IAPA calls court jailing of Uruguayan journalist serious setback for press freedom

MIAMI, Florida (May 9, 2007) - The Inter American Press Association (IAPA) today described as a very serious setback for freedom of the press in Uruguay a judge's sentencing of journalist Gustavo Escanlar Patrone to three months' imprisonment on a criminal libel charge.

On April 18, after the appeal in lower courts failed, the Uruguayan Supreme Court upheld the May 18, 2006 conviction of Escanlar Patrone. Under Uruguayan law libel, slander and defamation are criminal offences punishable by prison terms.

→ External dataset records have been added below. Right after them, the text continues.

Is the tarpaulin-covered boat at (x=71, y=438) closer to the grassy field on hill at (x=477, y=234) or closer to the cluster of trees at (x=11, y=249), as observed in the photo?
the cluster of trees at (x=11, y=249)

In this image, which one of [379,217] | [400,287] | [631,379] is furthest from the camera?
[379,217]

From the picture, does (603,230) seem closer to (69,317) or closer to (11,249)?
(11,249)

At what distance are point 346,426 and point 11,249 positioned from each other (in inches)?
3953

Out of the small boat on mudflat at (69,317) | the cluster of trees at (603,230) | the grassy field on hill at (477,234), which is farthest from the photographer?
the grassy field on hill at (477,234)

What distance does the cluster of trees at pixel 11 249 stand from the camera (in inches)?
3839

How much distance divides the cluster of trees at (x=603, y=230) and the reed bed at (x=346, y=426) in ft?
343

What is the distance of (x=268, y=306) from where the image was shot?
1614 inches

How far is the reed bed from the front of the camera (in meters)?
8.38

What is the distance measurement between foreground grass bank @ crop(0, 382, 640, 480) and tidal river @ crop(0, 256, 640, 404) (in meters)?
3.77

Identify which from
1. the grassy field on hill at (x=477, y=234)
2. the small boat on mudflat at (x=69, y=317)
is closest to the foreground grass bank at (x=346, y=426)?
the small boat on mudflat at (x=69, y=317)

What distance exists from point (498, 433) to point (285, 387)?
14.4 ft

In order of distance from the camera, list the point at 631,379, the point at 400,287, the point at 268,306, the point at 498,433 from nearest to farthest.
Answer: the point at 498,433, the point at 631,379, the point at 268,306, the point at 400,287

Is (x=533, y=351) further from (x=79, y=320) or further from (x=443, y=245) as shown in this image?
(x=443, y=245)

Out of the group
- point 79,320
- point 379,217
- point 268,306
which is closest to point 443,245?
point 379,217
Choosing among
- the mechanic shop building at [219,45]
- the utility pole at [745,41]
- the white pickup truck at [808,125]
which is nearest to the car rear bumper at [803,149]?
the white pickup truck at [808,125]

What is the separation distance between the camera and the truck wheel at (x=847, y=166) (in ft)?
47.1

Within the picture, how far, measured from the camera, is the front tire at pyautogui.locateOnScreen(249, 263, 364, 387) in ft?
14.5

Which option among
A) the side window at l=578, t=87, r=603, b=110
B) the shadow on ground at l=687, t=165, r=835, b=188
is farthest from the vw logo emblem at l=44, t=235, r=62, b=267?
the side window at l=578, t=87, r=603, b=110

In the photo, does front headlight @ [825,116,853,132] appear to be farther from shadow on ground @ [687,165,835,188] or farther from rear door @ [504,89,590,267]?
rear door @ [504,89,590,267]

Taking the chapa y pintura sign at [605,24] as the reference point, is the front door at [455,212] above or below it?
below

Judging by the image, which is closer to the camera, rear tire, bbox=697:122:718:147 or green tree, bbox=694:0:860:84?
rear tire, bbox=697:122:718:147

"We are not only alarmed at the district court's sentence but now we must speak out about what we regard a much more serious precedent, the final verdict and the arguments put forward by the Supreme Court to uphold the ruling, as by handing down a prison sentence it is encouraging self-censorship by journalists and the general public in Uruguay," declared Gonzalo Marroquín, chairman of the IAPA's Committee on Freedom of the Press and Information.

Marroquín said that the IAPA was taken by surprise on learning of the court decision "just at a time when we are holding a conference in El Salvador with legislators, judges and President Elías Antonio Saca himself, in which we are discussing the very issue of decriminalization of libel and defamation" - an action that the Central American country took in 2004.

The Uruguayan Supreme Court ruling, Marroquín added, was "a step backwards, if one takes into account the trend towards decriminalization of libel and defamation in Latin America and in view of the reform of the Penal Code that Mexico's President Felipe Calderón signed into law a month ago."

Escanlar Patrone, who is currently is working at Canal 10 television in Montevideo in the satirical show "Bendita TV" (Blessed TV), was sued for libel by businessman Federico Fasano. In an interview aired by Canal 10 on January 18, 2006 in a program titled "La culpa es nuestra" (We Are to Blame), Esclanor Patrone called Fasano "a son-of-a-b. . ." when his name was mentioned by one of the show's hosts.

In its ruling the Supreme Court held that freedom of expression in Uruguay can be limited by the courts "when its essence is denatured by the abuse of it" - when it fails to respect, among other things, "order," "public morality," "the reputation of others," "the protection of national security" or "health" - and although the Court recognized that freedom of expression is a "fundamental right", it declared that "it is not absolute" and may be limited by the state.

While the Court based its ruling on Inter-American Human Rights Court case law, it did not take into account decisions issued by that court that oppose imprisoning journalists or members of the public for exercising freedom of expression.

Marroquín, editor of the Guatemala City, Guatemala, newspaper Prensa Libre, referred specifically to legal precedents on the matter established by the Inter-American Court on August 31, 2004 - in the Ricardo Canese v. Paraguay case - in ruling that "criminal law is the most restrictive and severe means of establishing responsibilities with regard to (a certain kind of) conduct."